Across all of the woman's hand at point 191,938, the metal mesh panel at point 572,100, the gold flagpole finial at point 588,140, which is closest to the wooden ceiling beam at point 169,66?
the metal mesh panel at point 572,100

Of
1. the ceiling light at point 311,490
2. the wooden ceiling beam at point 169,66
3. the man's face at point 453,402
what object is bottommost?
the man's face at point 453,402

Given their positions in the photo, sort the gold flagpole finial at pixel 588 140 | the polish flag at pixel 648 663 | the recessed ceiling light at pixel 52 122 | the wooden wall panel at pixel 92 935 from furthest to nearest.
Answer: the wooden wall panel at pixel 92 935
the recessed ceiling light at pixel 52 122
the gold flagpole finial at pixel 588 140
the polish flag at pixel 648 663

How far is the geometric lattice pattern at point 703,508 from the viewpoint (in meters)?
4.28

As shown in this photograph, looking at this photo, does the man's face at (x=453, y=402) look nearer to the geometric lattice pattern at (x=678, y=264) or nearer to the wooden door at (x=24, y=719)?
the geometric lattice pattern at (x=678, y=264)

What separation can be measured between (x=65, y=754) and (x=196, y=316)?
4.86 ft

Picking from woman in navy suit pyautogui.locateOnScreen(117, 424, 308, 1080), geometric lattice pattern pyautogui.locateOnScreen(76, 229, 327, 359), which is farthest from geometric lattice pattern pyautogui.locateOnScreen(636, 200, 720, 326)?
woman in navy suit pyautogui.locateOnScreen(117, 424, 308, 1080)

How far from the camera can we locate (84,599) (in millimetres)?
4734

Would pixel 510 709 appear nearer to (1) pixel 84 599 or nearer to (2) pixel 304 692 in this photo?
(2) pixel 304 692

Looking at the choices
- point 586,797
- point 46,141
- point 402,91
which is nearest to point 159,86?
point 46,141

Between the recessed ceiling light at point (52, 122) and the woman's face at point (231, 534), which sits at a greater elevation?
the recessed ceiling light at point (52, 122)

== == ==

Your task:
Update the lines above by replacing "wooden ceiling beam" with "timber ceiling beam" wherever it occurs, leaving everything else as it is.

Task output:
Across all of the woman's hand at point 191,938, the metal mesh panel at point 572,100, the gold flagpole finial at point 588,140, which is closest to the timber ceiling beam at point 169,66?
the metal mesh panel at point 572,100

Of
1. the ceiling light at point 311,490
2. the timber ceiling beam at point 169,66
3. the man's face at point 453,402
what object is bottommost?
the man's face at point 453,402

Given their positions in the photo, sort the gold flagpole finial at pixel 588 140 | the polish flag at pixel 648 663 | the recessed ceiling light at pixel 52 122 | the wooden wall panel at pixel 92 935 from furthest to nearest.
Answer: the wooden wall panel at pixel 92 935
the recessed ceiling light at pixel 52 122
the gold flagpole finial at pixel 588 140
the polish flag at pixel 648 663

How far is the geometric lattice pattern at point 703,508 from the viewpoint (in meters)?
4.28

As shown in this photograph, looking at this photo, does the man's face at (x=453, y=402) look nearer to the geometric lattice pattern at (x=678, y=264) or nearer to the wooden door at (x=24, y=719)?
the geometric lattice pattern at (x=678, y=264)

What separation can be measured between (x=65, y=754) and (x=196, y=316)?
4.86 ft

Picking from woman in navy suit pyautogui.locateOnScreen(117, 424, 308, 1080), geometric lattice pattern pyautogui.locateOnScreen(76, 229, 327, 359), which is farthest from geometric lattice pattern pyautogui.locateOnScreen(636, 200, 720, 326)?
woman in navy suit pyautogui.locateOnScreen(117, 424, 308, 1080)

How far from the camera can we locate (84,599) (in millimetres)?
4734

Would pixel 510 709 appear nearer to (1) pixel 84 599 or nearer to (2) pixel 304 692 in this photo?
(2) pixel 304 692

Looking at the choices
- point 586,797
- point 46,141
- point 402,91
which is nearest to point 159,86?
point 46,141

Between the recessed ceiling light at point (52, 122) and the woman's face at point (231, 534), which sits at a greater elevation?
the recessed ceiling light at point (52, 122)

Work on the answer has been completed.